Tesco goes to court
18 Apr 2008

London graffitiThe retail giant is displaying a sudden enthusiasm for libel courts, writes Roby Alampay

In the space of five months, four libel suits have been filed by Tesco, one of the world’s biggest retailers, and its subsidiary in Thailand, Tesco Lotus.

The latest of those suits, filed this month in Britain, targets the Guardian for a story on Tesco’s tax filings. The three other defamation charges were all filed between November 2007 and March 2008 in Thailand by Tesco Lotus, Tesco’s subsidiary in that country, and summon to court a former legislator and current consumer advocate, as well as two columnists, who criticised the company’s expansion in the land.
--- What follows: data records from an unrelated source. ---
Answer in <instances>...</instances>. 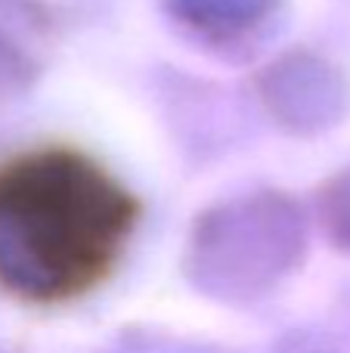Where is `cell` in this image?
<instances>
[{
	"label": "cell",
	"mask_w": 350,
	"mask_h": 353,
	"mask_svg": "<svg viewBox=\"0 0 350 353\" xmlns=\"http://www.w3.org/2000/svg\"><path fill=\"white\" fill-rule=\"evenodd\" d=\"M134 208L99 168L72 152L0 168V282L34 301L93 288L127 242Z\"/></svg>",
	"instance_id": "1"
}]
</instances>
At least one of the columnists also raised questions about Tesco Lotus’s accounting and tax filing procedures.

Tesco Lotus’s impact on the Thai retail industry has been a topic of public discussion ever since the company’s entry into the Thai market in 1998.

That the company would now seek damages against advocates and media practitioners signals to some observers an attempt to now simply avoid that continuing debate.

The Thai Journalists Association this week called for an emergency meeting, recognizing the impact Tesco Lotus actions may have on press freedom and free expression in Thailand. The Southeast Asian Press Alliance, of which the TJA is a member, has called the defamation suits ‘pure acts of harassment against civil society and the press’, and warned that the ‘absurd’ damages sought could have a chilling effect on Thai journalists and advocates critical of Tesco.

Indeed, SEAPA notes that Tesco Lotus’ defamation suits test a new law in Thailand that seeks to empower publishing companies, but which may apparently also leave individual journalists feeling more vulnerable.

Thailand’s Press Registration Act of 2006, among other things, removes the requirement of a permit for setting up newspapers and also protects newspaper editors and publishers from automatically sharing in defamation suits brought against their writers. Under the 1941 law the Press Registration Act of 2006 replaces, the editor (and/or the publisher) and the author had to share the liability.

Now entities filing defamation charges have the option to sue just individual writers — which is exactly what Tesco Lotus has done, suing the two Thai columnists for $3.3m each, and the former legislator and current consumer activist for $33m. SEAPA is concerned that the strategy sends a chilling message  as well as divisive attack on the media sector as a whole, resonating with individual journalists while sending the signal to their principals and companies not to get involved.

For more information, visit the SEAPA website at

Padraig Reidy

5 responses to “Tesco goes to court”

  1. Andrew says:

    I recently expressed by concerns on this issue by writing to Tesco’s ‘corporate responsibility team’ in Cheshunt, Hertfordshire. I got a belated reply from their Customer Service Centre in Dundee. I think Tesco have missed to the point of my letter. I’m interested by the assumption that I’m a customer.

  2. admin says:

    Hello Philip and Yvonne. Could I suggest you contact the South East Asia Press Alliance at They should be able to advise on how to offer support.


  3. Philip says:

    Seconded Yvonne!
    How can we support the Thai journalist?

  4. Yvonne says:

    sorry, forgot to mention that’s the journalist who’s being sued by Tesco Thailand!

  5. Yvonne says:

    Hi, is there any support group up and running to back the journalist Kamol Kamoltrakul in thailand? Thanks for your time – and website!